Rotolo il collo, gemendo mentre i muscoli scoppiano. È stata una giornata lunga e fottuta. "Fantastico, grazie amico," dico casualmente, come se non lo stessi torturando lentamente da tre ore. Il suo respiro si calma e mi guarda con brutti occhi marroni, da cui irradiano speranza a palate. Quasi rido.

"P-mi lasci andare?" chiede, fissandomi come un fottuto cucciolo randagio.

"Certo," cinguetto. "Se riesci ad alzarti e camminare."

Lui abbassa lo sguardo sui suoi talloni mozzati, sapendo bene quanto me che se si alza, il suo corpo cadrà in avanti. "Per favore, amico," blatera. "Puoi aiutarmi qui?"

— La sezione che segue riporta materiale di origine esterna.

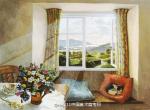 静守时光，以待流年。丨英国画家Stephen Darbishire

Annuisco lentamente. "Sì. Penso di poterlo fare", dico, appena prima di far oscillare il braccio all'indietro e conficcare l'intero coltello nella sua pupilla. Muore all'istante. Nemmeno la speranza è ancora svanita dai suoi occhi. O meglio, dal suo unico occhio. "Sei uno stupratore di bambini", dico ad alta voce, anche se non è più in grado di sentirmi.

"Come se ti lasciassi vivere", concludo con una risata. Faccio scivolare il coltello fuori dalla presa, il rumore di aspirazione minaccia di rovinare qualsiasi programma di cena avessi nelle prossime ore. Il che è fastidioso perché ho fame. Anche se mi diverto con una bella sessione di tortura, non sono decisamente uno stronzo che si eccita con i suoni che la accompagnano. Il gorgoglio, il risucchio e altri strani rumori che i corpi fanno quando sopportano un dolore estremo e oggetti estranei vengono conficcati al loro interno non sono una colonna sonora con cui mi addormenterei mai. E ora la parte peggiore: smembrarlo in pezzi e smaltirli correttamente.